Do not modify the linked list.
Example 1:
Input: head = [3,2,0,-4], pos = 1
Output: tail connects to node index 1
Explanation: There is a cycle in the linked list, where tail connects to the second node.
Example 2:
Input: head = [1,2], pos = 0
Output: tail connects to node index 0
Explanation: There is a cycle in the linked list, where tail connects to the first node.
Example 3:
Input: head = [1], pos = -1
Output: no cycle
Explanation: There is no cycle in the linked list.
Constraints:
- The number of the nodes in the list is in the range
[0, 10**4]. -10**5 <= Node.val <= 10**5posis-1or a valid index in the linked-list.
Follow up: Can you solve it using O(1) (i.e. constant) memory?
題目翻譯
嘗試在空間複雜度是常數的情況下解題。
這題是昨天 141 的延伸,有一個連接序列 head,要找出迴圈開始的節點。
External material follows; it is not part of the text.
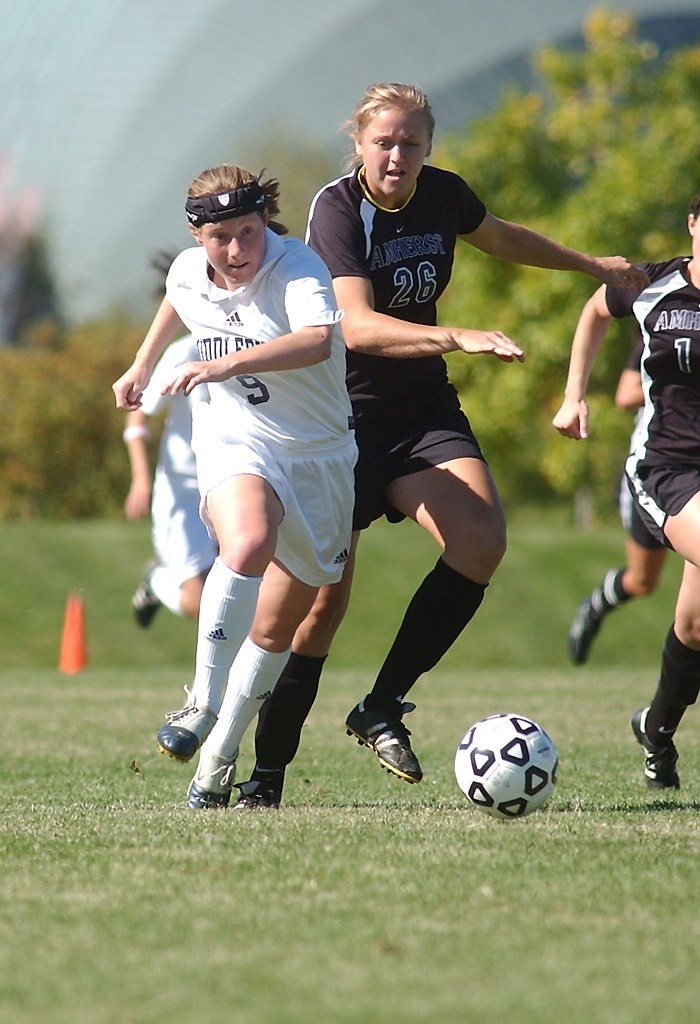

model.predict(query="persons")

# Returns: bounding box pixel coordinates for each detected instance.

如果沒有迴圈就回傳 null。
解法解析
解法也是跟昨天的 141 一樣,使用 Hash Table 或是判圈演算法。不同的是因為要找出的是迴圈的連接點,所以在找到龜兔的交會點時,會需要再從交會點和起始點,重新做一次同速比較來找出迴圈的連接點。詳細的解法概念,應該會再另外寫在演算法系列吧。
解法範例
Go
Hash Table
/**
* Definition for singly-linked list.
* type ListNode struct {
* Val int
* Next *ListNode
* }
*/
func detectCycle(head *ListNode) *ListNode {
var visited = make(map[*ListNode]bool)
node := head
for node != nil {
if visited[node] {
return node
}
visited[node] = true
node = node.Next
}
return nil
}
Floyd's Tortoise and Hare
/**
* Definition for singly-linked list.
* type ListNode struct {
* Val int
* Next *ListNode
* }
*/
func detectCycle(head *ListNode) *ListNode {
if head == nil {
return nil
}
intersect := getIntersect(head)
if intersect == nil {
return nil
}
ptr1 := head
ptr2 := intersect
for ptr1 != ptr2 {
ptr1 = ptr1.Next
ptr2 = ptr2.Next
}
return ptr1
}
func getIntersect(head *ListNode) *ListNode {
tortoise := head
hare := head
for hare != nil && hare.Next != nil {
tortoise = tortoise.Next
hare = hare.Next.Next
if hare == tortoise {
return tortoise
}
}
return nil
}
JavaScript
Hash Table
/**
* Definition for singly-linked list.
* function ListNode(val) {
* this.val = val;
* this.next = null;
* }
*/
/**
* @param {ListNode} head
* @return {ListNode}
*/
var detectCycle = function (head) {
const visited = new Set();
let node = head;
while (node !== null) {
if (visited.has(node)) {
return node;
}
visited.add(node);
node = node.next;
}
return null;
};
Floyd's Tortoise and Hare
/**
* Definition for singly-linked list.
* function ListNode(val) {
* this.val = val;
* this.next = null;
* }
*/
/**
* @param {ListNode} head
* @return {ListNode}
*/
var detectCycle = function (head) {
if (head === null) return null;
const intersection = getIntersection(head);
if (intersection === null) return null;
let ptr1 = head,
ptr2 = intersection;
while (ptr1 !== ptr2) {
ptr2 = ptr2.next;
ptr1 = ptr1.next;
}
return ptr1;
};
const getIntersection = (head) => {
let tortoise = head,
hare = head;
while (hare !== null && hare.next !== null) {
tortoise = tortoise.next;
hare = hare.next.next;
if (tortoise === hare) return tortoise;
}
return null;
};
Kotlin
Hash Table
/**
* Example:
* var li = ListNode(5)
* var v = li.`val`
* Definition for singly-linked list.
* class ListNode(var `val`: Int) {
* var next: ListNode? = null
* }
*/
class Solution {
fun detectCycle(head: ListNode?): ListNode? {
val visited = mutableSetOf<ListNode>()
var node = head
while (node != null) {
if (visited.contains(node)) {
return node
}
visited.add(node)
node = node.next
}
return null
}
}
Floyd's Tortoise and Hare
/**
* Example:
* var li = ListNode(5)
* var v = li.`val`
* Definition for singly-linked list.
* class ListNode(var `val`: Int) {
* var next: ListNode? = null
* }
*/
class Solution {
private fun getIntersect(head: ListNode): ListNode? {
var tortoise: ListNode? = head
var hare: ListNode? = head
// A fast pointer will either loop around a cycle and meet the slow
// pointer or reach the `null` at the end of a non-cyclic list.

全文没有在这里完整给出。